El patio

La paloma apareció en mitad del patio con un agujero que le atravesaba el cuello. “Una pedrada de esos malditos bestias” pensó mientras barría el cadáver y lo tiraba al cubo de basura, junto al confeti sucio y los farolillos rotos que ayer adornaban las fachadas del patio.
   Se secó el sudor del cuello con un trapo y lo guardó en el bolsillo derecho. Notó una gota que le recorría la espalda debajo del mono, y otra y otra y otra, una lluvia incesante, como si la prenda de ropa hubiera creado un invernadero en su propio cuerpo que solo generaba más calor y humedad. Caminaba despacio por el patio.
    Detrás de un árbol seco encontró un ratón del tamaño de su pulgar, con el cráneo aplastado y la cola estirada. Pisó con fuerza los gusanos que ansiosamente se acercaban al pobre animalillo. “Dejadle tranquilo”. Había algo amenazante en su cariñoso susurro.
Tenía sed. Un rayo de sol se le clavaba directamente en la nuca y le perseguía mientras barría. Los arbustos estaban secos, la tierra agrietada y en las comisuras de sus labios se acumulaba una baba espesa y blanca. Se acercó a la fuente vacía en medio del patio. Entre las grietas de la fuente asomaba el musgo que la falta de humedad había vuelto marrón y quebradizo. Escupió un salivazo denso, directo a una hormiga que escalaba por la piedra. La saliva resbaló muy lentamente y cayó en un agujero en la tierra. El agujero tenía un centímetro de diámetro y cierta profundidad, parecía un nido de serpiente.
    El barrendero hurgó con el palo de recoger hojas. Efectivamente, una culebra salió disparada y en cuestión de segundos se le metió por el pantalón. La culebra subía como loca por la pierna izquierda. Sintió la piel escamada del reptil trepar por su rodilla y trató inútilmente aplastarla con la mano, a través de la tela del pantalón. Si le picaba, estaba perdido. Metió la mano por la entrepierna, agarró al bicho por la cabeza, lo estrujó y, una vez fuera, comenzó a golpearlo, varias veces, contra la piedra de la fuente donde antes había escupido. Golpeaba con la fuerza del pánico y de la ira. Luego la lanzó lejos. Oyó su cuerpo chocar contra el muro que cercaba el patio.
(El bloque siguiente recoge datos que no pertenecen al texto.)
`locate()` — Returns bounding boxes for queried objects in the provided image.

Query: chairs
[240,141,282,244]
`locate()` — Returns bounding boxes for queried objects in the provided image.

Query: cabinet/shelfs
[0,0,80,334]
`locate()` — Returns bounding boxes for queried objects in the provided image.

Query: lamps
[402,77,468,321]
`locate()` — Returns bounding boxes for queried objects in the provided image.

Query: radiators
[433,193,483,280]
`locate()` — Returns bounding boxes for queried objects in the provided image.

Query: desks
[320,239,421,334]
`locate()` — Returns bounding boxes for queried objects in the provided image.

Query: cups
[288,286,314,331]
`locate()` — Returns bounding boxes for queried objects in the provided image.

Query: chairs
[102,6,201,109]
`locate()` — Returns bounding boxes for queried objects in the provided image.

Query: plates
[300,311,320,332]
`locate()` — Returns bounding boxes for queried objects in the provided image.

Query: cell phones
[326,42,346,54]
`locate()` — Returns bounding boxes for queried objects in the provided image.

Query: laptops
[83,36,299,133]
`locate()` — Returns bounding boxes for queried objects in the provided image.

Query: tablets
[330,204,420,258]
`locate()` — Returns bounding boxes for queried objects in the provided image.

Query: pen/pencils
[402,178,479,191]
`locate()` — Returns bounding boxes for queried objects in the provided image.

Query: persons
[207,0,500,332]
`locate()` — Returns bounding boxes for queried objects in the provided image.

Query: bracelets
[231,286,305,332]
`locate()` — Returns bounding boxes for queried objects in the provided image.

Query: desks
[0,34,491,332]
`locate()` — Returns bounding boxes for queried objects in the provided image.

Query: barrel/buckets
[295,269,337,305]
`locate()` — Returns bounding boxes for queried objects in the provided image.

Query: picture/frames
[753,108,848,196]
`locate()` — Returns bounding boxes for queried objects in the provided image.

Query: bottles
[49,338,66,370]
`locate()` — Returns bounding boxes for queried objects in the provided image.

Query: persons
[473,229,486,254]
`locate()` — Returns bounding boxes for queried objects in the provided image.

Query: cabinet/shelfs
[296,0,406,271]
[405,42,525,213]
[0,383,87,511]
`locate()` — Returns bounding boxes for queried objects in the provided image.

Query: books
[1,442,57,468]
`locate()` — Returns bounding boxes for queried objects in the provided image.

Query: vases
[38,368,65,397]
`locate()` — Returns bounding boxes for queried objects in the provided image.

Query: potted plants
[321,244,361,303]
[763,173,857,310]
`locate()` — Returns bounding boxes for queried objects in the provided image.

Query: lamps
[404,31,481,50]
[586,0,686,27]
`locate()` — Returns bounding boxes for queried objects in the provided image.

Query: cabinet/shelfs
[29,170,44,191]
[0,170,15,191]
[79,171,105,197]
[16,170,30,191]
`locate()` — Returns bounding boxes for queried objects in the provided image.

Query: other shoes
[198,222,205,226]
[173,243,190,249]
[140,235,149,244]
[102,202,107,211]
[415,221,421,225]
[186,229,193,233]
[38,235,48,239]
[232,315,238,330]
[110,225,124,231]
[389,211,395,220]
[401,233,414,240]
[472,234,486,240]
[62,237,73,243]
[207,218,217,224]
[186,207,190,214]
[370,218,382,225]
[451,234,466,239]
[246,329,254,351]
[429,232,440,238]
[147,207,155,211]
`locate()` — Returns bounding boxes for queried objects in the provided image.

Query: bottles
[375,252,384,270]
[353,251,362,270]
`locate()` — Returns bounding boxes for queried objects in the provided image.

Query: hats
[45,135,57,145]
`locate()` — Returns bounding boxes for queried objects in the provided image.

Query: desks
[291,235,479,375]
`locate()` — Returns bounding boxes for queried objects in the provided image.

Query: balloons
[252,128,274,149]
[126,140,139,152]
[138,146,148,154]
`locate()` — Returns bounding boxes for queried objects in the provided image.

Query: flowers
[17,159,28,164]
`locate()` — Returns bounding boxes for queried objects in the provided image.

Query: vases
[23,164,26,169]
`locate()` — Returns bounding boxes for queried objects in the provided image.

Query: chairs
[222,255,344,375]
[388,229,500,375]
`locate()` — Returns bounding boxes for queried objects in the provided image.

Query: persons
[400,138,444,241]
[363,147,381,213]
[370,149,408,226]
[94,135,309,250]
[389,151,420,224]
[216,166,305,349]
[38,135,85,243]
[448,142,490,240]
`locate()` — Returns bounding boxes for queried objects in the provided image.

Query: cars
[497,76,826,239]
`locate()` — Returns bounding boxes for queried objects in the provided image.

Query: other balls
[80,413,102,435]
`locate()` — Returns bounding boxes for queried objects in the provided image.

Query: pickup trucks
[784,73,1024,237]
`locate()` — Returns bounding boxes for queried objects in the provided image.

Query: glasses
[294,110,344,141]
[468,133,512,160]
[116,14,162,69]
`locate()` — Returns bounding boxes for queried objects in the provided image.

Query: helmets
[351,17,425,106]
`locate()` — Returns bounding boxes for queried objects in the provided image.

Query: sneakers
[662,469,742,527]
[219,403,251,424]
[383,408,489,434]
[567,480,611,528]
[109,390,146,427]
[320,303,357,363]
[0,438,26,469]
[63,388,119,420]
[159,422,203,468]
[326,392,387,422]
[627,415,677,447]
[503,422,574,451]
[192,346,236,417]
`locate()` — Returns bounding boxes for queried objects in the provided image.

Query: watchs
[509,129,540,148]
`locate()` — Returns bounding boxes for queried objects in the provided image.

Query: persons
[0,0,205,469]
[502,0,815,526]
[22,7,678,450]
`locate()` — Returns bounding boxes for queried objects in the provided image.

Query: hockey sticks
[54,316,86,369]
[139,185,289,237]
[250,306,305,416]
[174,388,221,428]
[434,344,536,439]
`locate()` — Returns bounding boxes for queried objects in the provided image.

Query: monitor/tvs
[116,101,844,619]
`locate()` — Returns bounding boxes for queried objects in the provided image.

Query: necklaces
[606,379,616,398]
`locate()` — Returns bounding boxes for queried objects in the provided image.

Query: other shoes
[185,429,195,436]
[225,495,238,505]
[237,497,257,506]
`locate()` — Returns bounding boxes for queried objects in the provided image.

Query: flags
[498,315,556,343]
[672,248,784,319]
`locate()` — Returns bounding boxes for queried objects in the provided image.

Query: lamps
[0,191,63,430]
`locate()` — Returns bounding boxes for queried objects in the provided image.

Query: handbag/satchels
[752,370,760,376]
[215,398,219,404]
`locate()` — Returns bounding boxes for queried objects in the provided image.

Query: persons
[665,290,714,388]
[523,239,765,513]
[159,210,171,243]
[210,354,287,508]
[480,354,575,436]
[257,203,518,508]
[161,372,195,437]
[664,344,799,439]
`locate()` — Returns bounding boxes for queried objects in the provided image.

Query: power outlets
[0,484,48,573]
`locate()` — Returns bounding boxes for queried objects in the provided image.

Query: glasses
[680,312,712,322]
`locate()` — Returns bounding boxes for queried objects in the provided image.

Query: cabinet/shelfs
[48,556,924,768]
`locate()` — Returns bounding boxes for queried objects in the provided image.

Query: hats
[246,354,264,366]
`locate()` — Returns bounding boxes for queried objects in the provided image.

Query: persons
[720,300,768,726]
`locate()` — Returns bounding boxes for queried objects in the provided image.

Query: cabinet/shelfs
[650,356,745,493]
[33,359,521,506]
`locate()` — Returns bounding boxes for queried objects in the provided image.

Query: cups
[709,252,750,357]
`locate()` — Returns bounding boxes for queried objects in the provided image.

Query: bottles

   Volvió a remover la tierra del agujero con el palo. Dentro había un pequeño huevo gris con motas pardas. Levantó las cejas y sonrió torcidamente, como diciendo “lo sabía” pero sin abrir la boca, para no distraerse de su nuevo objetivo. Se agachó y cogió el huevecillo con dos dedos. Lo puso en la palma de la mano y cerró el puño. Fueron diez segundos. Cuando rompió aquella fina membrana que dentro del huevo cubría al feto, notó cómo el líquido amniótico resbalaba entre sus dedos. Recordó una sensación similar, cálida y protectora, de seguridad e inocencia plena… aquel agua templada abrazando su cuerpo de niño en los baños de los domingos de verano. Volvió a abrir la palma de la mano y, con los ojos llenos de lágrimas, se detuvo a contemplar el pequeño embrión de culebra sin vida.
Dejó que el animal cayera al suelo del patio, de aquel patio del infierno en el que la ternura y la crueldad eran inseparables, en el que se odiaban y se amaban porque era lo único que tenían, en el que el hombre luchaba hasta la muerte para luego renacer, y así constantemente.